McCulloch P G, Blamey S L, Finlay I G, Baird A, Sleigh D, Gardner E, McArdle C S
Surg Gynecol Obstet. 1986 Jun;162(6):521-4.
Bacteriologic evidence suggests that Latamoxef (moxalactam) is effective against colonic bacteria which cause infection during colonic and rectal operations. In a prospective comparative study, 86 patients undergoing colorectal operations were randomized to receive intravenously 24 hour antibiotic cover with either gentamicin and metronidazole or moxalactam. Six patients (13 per cent) in the gentamicin and metronidazole group and five (12 per cent) in the moxalactam group had wound sepsis develop. Perineal wound sepsis (31 per cent) was significantly more common than abdominal wound sepsis (7 per cent). No complications were noted from the use of moxalactam. No clinical evidence of abnormal bleeding was seen and the results of studies on coagulation and platelet function postoperatively were normal. The results suggest that moxalactam provides effective, safe prophylaxis comparable with established antibiotic combinations in patients undergoing colorectal operations.

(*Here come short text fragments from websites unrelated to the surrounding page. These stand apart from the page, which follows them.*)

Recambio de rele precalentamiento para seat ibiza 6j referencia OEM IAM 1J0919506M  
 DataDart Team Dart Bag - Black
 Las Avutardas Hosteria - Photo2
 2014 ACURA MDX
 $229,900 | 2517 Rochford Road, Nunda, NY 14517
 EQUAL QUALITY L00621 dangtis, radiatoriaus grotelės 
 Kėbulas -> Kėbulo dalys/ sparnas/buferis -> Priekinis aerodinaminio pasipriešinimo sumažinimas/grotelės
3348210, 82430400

细菌学证据表明,拉氧头孢(羟羧氧酰胺菌素)对在结肠和直肠手术期间引起感染的结肠细菌有效。在一项前瞻性对照研究中,86例接受结直肠手术的患者被随机分为两组,分别静脉注射庆大霉素和甲硝唑或拉氧头孢进行24小时抗生素覆盖。庆大霉素和甲硝唑组有6例患者(13%)发生伤口感染,拉氧头孢组有5例患者(12%)发生伤口感染。会阴部伤口感染(31%)比腹部伤口感染(7%)明显更常见。使用拉氧头孢未发现并发症。未观察到异常出血的临床证据,术后凝血和血小板功能研究结果正常。结果表明,在接受结直肠手术的患者中,拉氧头孢提供了与既定抗生素组合相当的有效、安全的预防措施。